The component carrier cuts costs by two-thirds
In an automated process, HARTING fits electronic components such as LEDs, ICs, photodiodes and sensors directly on the component carrier. The total cost of the component carrier is two-thirds lower than those of flexible PCB solutions. This is due to the fact that it eliminates the frequently complex handling involved with flexible printed circuit boards, e.g. populating, gluing and assembling. The process even delivers benefits in small volumes, as the component carrier can be used for different applications without adaptation, thereby eliminating the costs of a new injection mould. Compared with flexible printed circuit boards, this process achieves more precise component positioning, greater repeatability and better quality.

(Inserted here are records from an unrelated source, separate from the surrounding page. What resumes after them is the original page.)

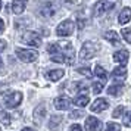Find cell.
<instances>
[{
  "label": "cell",
  "mask_w": 131,
  "mask_h": 131,
  "mask_svg": "<svg viewBox=\"0 0 131 131\" xmlns=\"http://www.w3.org/2000/svg\"><path fill=\"white\" fill-rule=\"evenodd\" d=\"M97 50H99V46H97L96 43H91V41L84 43L83 47H81V50H80V59L81 60L91 59V58L96 54Z\"/></svg>",
  "instance_id": "6da1fadb"
},
{
  "label": "cell",
  "mask_w": 131,
  "mask_h": 131,
  "mask_svg": "<svg viewBox=\"0 0 131 131\" xmlns=\"http://www.w3.org/2000/svg\"><path fill=\"white\" fill-rule=\"evenodd\" d=\"M15 53L18 56V59H21L22 62H34L38 58V52L30 50V49H16Z\"/></svg>",
  "instance_id": "7a4b0ae2"
},
{
  "label": "cell",
  "mask_w": 131,
  "mask_h": 131,
  "mask_svg": "<svg viewBox=\"0 0 131 131\" xmlns=\"http://www.w3.org/2000/svg\"><path fill=\"white\" fill-rule=\"evenodd\" d=\"M74 22L72 21H63V22H60L58 25V28H56V34L60 37H68L71 36L72 32H74Z\"/></svg>",
  "instance_id": "3957f363"
},
{
  "label": "cell",
  "mask_w": 131,
  "mask_h": 131,
  "mask_svg": "<svg viewBox=\"0 0 131 131\" xmlns=\"http://www.w3.org/2000/svg\"><path fill=\"white\" fill-rule=\"evenodd\" d=\"M22 102V94L19 93V91H15V93H7V94H5V105H6L7 107H10V109H13V107H16Z\"/></svg>",
  "instance_id": "277c9868"
},
{
  "label": "cell",
  "mask_w": 131,
  "mask_h": 131,
  "mask_svg": "<svg viewBox=\"0 0 131 131\" xmlns=\"http://www.w3.org/2000/svg\"><path fill=\"white\" fill-rule=\"evenodd\" d=\"M22 41L27 43V44H30V46L38 47L41 44V38L34 31H27V32H24V36H22Z\"/></svg>",
  "instance_id": "5b68a950"
},
{
  "label": "cell",
  "mask_w": 131,
  "mask_h": 131,
  "mask_svg": "<svg viewBox=\"0 0 131 131\" xmlns=\"http://www.w3.org/2000/svg\"><path fill=\"white\" fill-rule=\"evenodd\" d=\"M85 131H102V122L94 116H87V119H85Z\"/></svg>",
  "instance_id": "8992f818"
},
{
  "label": "cell",
  "mask_w": 131,
  "mask_h": 131,
  "mask_svg": "<svg viewBox=\"0 0 131 131\" xmlns=\"http://www.w3.org/2000/svg\"><path fill=\"white\" fill-rule=\"evenodd\" d=\"M112 7V5H109V2L107 0H100V2H97L94 5V10H93V13H94L96 16H102L105 12H107V9H111Z\"/></svg>",
  "instance_id": "52a82bcc"
},
{
  "label": "cell",
  "mask_w": 131,
  "mask_h": 131,
  "mask_svg": "<svg viewBox=\"0 0 131 131\" xmlns=\"http://www.w3.org/2000/svg\"><path fill=\"white\" fill-rule=\"evenodd\" d=\"M71 106H72V100L69 97H58L54 100V107L58 111H66V109H69Z\"/></svg>",
  "instance_id": "ba28073f"
},
{
  "label": "cell",
  "mask_w": 131,
  "mask_h": 131,
  "mask_svg": "<svg viewBox=\"0 0 131 131\" xmlns=\"http://www.w3.org/2000/svg\"><path fill=\"white\" fill-rule=\"evenodd\" d=\"M109 106V103H107V100L106 99H97V100H94V103L91 105V112H103L106 107Z\"/></svg>",
  "instance_id": "9c48e42d"
},
{
  "label": "cell",
  "mask_w": 131,
  "mask_h": 131,
  "mask_svg": "<svg viewBox=\"0 0 131 131\" xmlns=\"http://www.w3.org/2000/svg\"><path fill=\"white\" fill-rule=\"evenodd\" d=\"M113 60L118 62L121 66H124L127 62H128V52L127 50H118L113 53Z\"/></svg>",
  "instance_id": "30bf717a"
},
{
  "label": "cell",
  "mask_w": 131,
  "mask_h": 131,
  "mask_svg": "<svg viewBox=\"0 0 131 131\" xmlns=\"http://www.w3.org/2000/svg\"><path fill=\"white\" fill-rule=\"evenodd\" d=\"M27 2H28V0H13V3H12V10H13V13L21 15V13L24 12Z\"/></svg>",
  "instance_id": "8fae6325"
},
{
  "label": "cell",
  "mask_w": 131,
  "mask_h": 131,
  "mask_svg": "<svg viewBox=\"0 0 131 131\" xmlns=\"http://www.w3.org/2000/svg\"><path fill=\"white\" fill-rule=\"evenodd\" d=\"M130 19H131V9L130 7H124L122 10H121V13H119V16H118V22L119 24H127V22H130Z\"/></svg>",
  "instance_id": "7c38bea8"
},
{
  "label": "cell",
  "mask_w": 131,
  "mask_h": 131,
  "mask_svg": "<svg viewBox=\"0 0 131 131\" xmlns=\"http://www.w3.org/2000/svg\"><path fill=\"white\" fill-rule=\"evenodd\" d=\"M63 74L65 72L62 71V69H53V71L46 72V78L50 80V81H58V80H60V78L63 77Z\"/></svg>",
  "instance_id": "4fadbf2b"
},
{
  "label": "cell",
  "mask_w": 131,
  "mask_h": 131,
  "mask_svg": "<svg viewBox=\"0 0 131 131\" xmlns=\"http://www.w3.org/2000/svg\"><path fill=\"white\" fill-rule=\"evenodd\" d=\"M112 77L115 78V80H125V77H127V69H125L124 66L115 68L112 71Z\"/></svg>",
  "instance_id": "5bb4252c"
},
{
  "label": "cell",
  "mask_w": 131,
  "mask_h": 131,
  "mask_svg": "<svg viewBox=\"0 0 131 131\" xmlns=\"http://www.w3.org/2000/svg\"><path fill=\"white\" fill-rule=\"evenodd\" d=\"M105 38L109 43H112L113 46H116L119 43V36H118V32H115V31H107V32H105Z\"/></svg>",
  "instance_id": "9a60e30c"
},
{
  "label": "cell",
  "mask_w": 131,
  "mask_h": 131,
  "mask_svg": "<svg viewBox=\"0 0 131 131\" xmlns=\"http://www.w3.org/2000/svg\"><path fill=\"white\" fill-rule=\"evenodd\" d=\"M122 90H124V85H122V84H115V85H109V89H107V94L119 96Z\"/></svg>",
  "instance_id": "2e32d148"
},
{
  "label": "cell",
  "mask_w": 131,
  "mask_h": 131,
  "mask_svg": "<svg viewBox=\"0 0 131 131\" xmlns=\"http://www.w3.org/2000/svg\"><path fill=\"white\" fill-rule=\"evenodd\" d=\"M40 12H41L43 16H46V18H49V16H53L54 13V7L53 5H50V3H47L46 6H43L41 9H40Z\"/></svg>",
  "instance_id": "e0dca14e"
},
{
  "label": "cell",
  "mask_w": 131,
  "mask_h": 131,
  "mask_svg": "<svg viewBox=\"0 0 131 131\" xmlns=\"http://www.w3.org/2000/svg\"><path fill=\"white\" fill-rule=\"evenodd\" d=\"M89 102H90V97H89V96H85V94H83V96H78L77 99H75V105H77V106L84 107V106H87V105H89Z\"/></svg>",
  "instance_id": "ac0fdd59"
},
{
  "label": "cell",
  "mask_w": 131,
  "mask_h": 131,
  "mask_svg": "<svg viewBox=\"0 0 131 131\" xmlns=\"http://www.w3.org/2000/svg\"><path fill=\"white\" fill-rule=\"evenodd\" d=\"M44 115H46V109H44L43 106H38L36 111H34V118H36V121H38L40 118H43Z\"/></svg>",
  "instance_id": "d6986e66"
},
{
  "label": "cell",
  "mask_w": 131,
  "mask_h": 131,
  "mask_svg": "<svg viewBox=\"0 0 131 131\" xmlns=\"http://www.w3.org/2000/svg\"><path fill=\"white\" fill-rule=\"evenodd\" d=\"M94 74L97 75V77H100L102 80H106L107 78V74H106V71L102 68V66H96L94 68Z\"/></svg>",
  "instance_id": "ffe728a7"
},
{
  "label": "cell",
  "mask_w": 131,
  "mask_h": 131,
  "mask_svg": "<svg viewBox=\"0 0 131 131\" xmlns=\"http://www.w3.org/2000/svg\"><path fill=\"white\" fill-rule=\"evenodd\" d=\"M0 122L3 125H9L10 124V116L7 112H0Z\"/></svg>",
  "instance_id": "44dd1931"
},
{
  "label": "cell",
  "mask_w": 131,
  "mask_h": 131,
  "mask_svg": "<svg viewBox=\"0 0 131 131\" xmlns=\"http://www.w3.org/2000/svg\"><path fill=\"white\" fill-rule=\"evenodd\" d=\"M106 131H121V125L116 122H107Z\"/></svg>",
  "instance_id": "7402d4cb"
},
{
  "label": "cell",
  "mask_w": 131,
  "mask_h": 131,
  "mask_svg": "<svg viewBox=\"0 0 131 131\" xmlns=\"http://www.w3.org/2000/svg\"><path fill=\"white\" fill-rule=\"evenodd\" d=\"M121 34H122V37H124L125 41L131 44V30L130 28H124V30L121 31Z\"/></svg>",
  "instance_id": "603a6c76"
},
{
  "label": "cell",
  "mask_w": 131,
  "mask_h": 131,
  "mask_svg": "<svg viewBox=\"0 0 131 131\" xmlns=\"http://www.w3.org/2000/svg\"><path fill=\"white\" fill-rule=\"evenodd\" d=\"M52 60L53 62H59V63H63V62H66V56L65 54H52Z\"/></svg>",
  "instance_id": "cb8c5ba5"
},
{
  "label": "cell",
  "mask_w": 131,
  "mask_h": 131,
  "mask_svg": "<svg viewBox=\"0 0 131 131\" xmlns=\"http://www.w3.org/2000/svg\"><path fill=\"white\" fill-rule=\"evenodd\" d=\"M59 122H62V118L60 116H52V121L49 122V128H54Z\"/></svg>",
  "instance_id": "d4e9b609"
},
{
  "label": "cell",
  "mask_w": 131,
  "mask_h": 131,
  "mask_svg": "<svg viewBox=\"0 0 131 131\" xmlns=\"http://www.w3.org/2000/svg\"><path fill=\"white\" fill-rule=\"evenodd\" d=\"M102 90H103V81H97V83L93 84V91H94L96 94H99Z\"/></svg>",
  "instance_id": "484cf974"
},
{
  "label": "cell",
  "mask_w": 131,
  "mask_h": 131,
  "mask_svg": "<svg viewBox=\"0 0 131 131\" xmlns=\"http://www.w3.org/2000/svg\"><path fill=\"white\" fill-rule=\"evenodd\" d=\"M122 113H124V106H118L115 111H113L112 116L113 118H119V116H122Z\"/></svg>",
  "instance_id": "4316f807"
},
{
  "label": "cell",
  "mask_w": 131,
  "mask_h": 131,
  "mask_svg": "<svg viewBox=\"0 0 131 131\" xmlns=\"http://www.w3.org/2000/svg\"><path fill=\"white\" fill-rule=\"evenodd\" d=\"M78 72L81 74V75H85V77H91V72H90L89 68H78Z\"/></svg>",
  "instance_id": "83f0119b"
},
{
  "label": "cell",
  "mask_w": 131,
  "mask_h": 131,
  "mask_svg": "<svg viewBox=\"0 0 131 131\" xmlns=\"http://www.w3.org/2000/svg\"><path fill=\"white\" fill-rule=\"evenodd\" d=\"M124 125H125V127H131V112H128L127 115H125V118H124Z\"/></svg>",
  "instance_id": "f1b7e54d"
},
{
  "label": "cell",
  "mask_w": 131,
  "mask_h": 131,
  "mask_svg": "<svg viewBox=\"0 0 131 131\" xmlns=\"http://www.w3.org/2000/svg\"><path fill=\"white\" fill-rule=\"evenodd\" d=\"M78 116H84L83 111H74V112H71V118H78Z\"/></svg>",
  "instance_id": "f546056e"
},
{
  "label": "cell",
  "mask_w": 131,
  "mask_h": 131,
  "mask_svg": "<svg viewBox=\"0 0 131 131\" xmlns=\"http://www.w3.org/2000/svg\"><path fill=\"white\" fill-rule=\"evenodd\" d=\"M77 87H78V90H80L81 93H85V91H87V85H85V84H83V83H80Z\"/></svg>",
  "instance_id": "4dcf8cb0"
},
{
  "label": "cell",
  "mask_w": 131,
  "mask_h": 131,
  "mask_svg": "<svg viewBox=\"0 0 131 131\" xmlns=\"http://www.w3.org/2000/svg\"><path fill=\"white\" fill-rule=\"evenodd\" d=\"M69 131H83V130H81V125L74 124V125L71 127V128H69Z\"/></svg>",
  "instance_id": "1f68e13d"
},
{
  "label": "cell",
  "mask_w": 131,
  "mask_h": 131,
  "mask_svg": "<svg viewBox=\"0 0 131 131\" xmlns=\"http://www.w3.org/2000/svg\"><path fill=\"white\" fill-rule=\"evenodd\" d=\"M5 49H6V41L5 40H0V52L5 50Z\"/></svg>",
  "instance_id": "d6a6232c"
},
{
  "label": "cell",
  "mask_w": 131,
  "mask_h": 131,
  "mask_svg": "<svg viewBox=\"0 0 131 131\" xmlns=\"http://www.w3.org/2000/svg\"><path fill=\"white\" fill-rule=\"evenodd\" d=\"M3 30H5V22H3V19H0V34L3 32Z\"/></svg>",
  "instance_id": "836d02e7"
},
{
  "label": "cell",
  "mask_w": 131,
  "mask_h": 131,
  "mask_svg": "<svg viewBox=\"0 0 131 131\" xmlns=\"http://www.w3.org/2000/svg\"><path fill=\"white\" fill-rule=\"evenodd\" d=\"M21 131H32V130H31V128H28V127H27V128H22V130H21Z\"/></svg>",
  "instance_id": "e575fe53"
},
{
  "label": "cell",
  "mask_w": 131,
  "mask_h": 131,
  "mask_svg": "<svg viewBox=\"0 0 131 131\" xmlns=\"http://www.w3.org/2000/svg\"><path fill=\"white\" fill-rule=\"evenodd\" d=\"M2 65H3V62H2V59H0V66H2Z\"/></svg>",
  "instance_id": "d590c367"
},
{
  "label": "cell",
  "mask_w": 131,
  "mask_h": 131,
  "mask_svg": "<svg viewBox=\"0 0 131 131\" xmlns=\"http://www.w3.org/2000/svg\"><path fill=\"white\" fill-rule=\"evenodd\" d=\"M0 9H2V2H0Z\"/></svg>",
  "instance_id": "8d00e7d4"
}]
</instances>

HARTING has identified another advantage of the component carrier, namely the short timeframe required to deliver finished components. Since the plastic carrier remains unchanged, all that is needed are specifications for placement of the electronic components. Experts in 3D-MID can use this to create a production-optimised layout proposal. Adjustments of the laser program are all that is needed to tailor the electrical traces to the respective application. Once the customer has approved the product and components have been received, initial production samples can be dispatched within two to three weeks – and even faster, if necessary.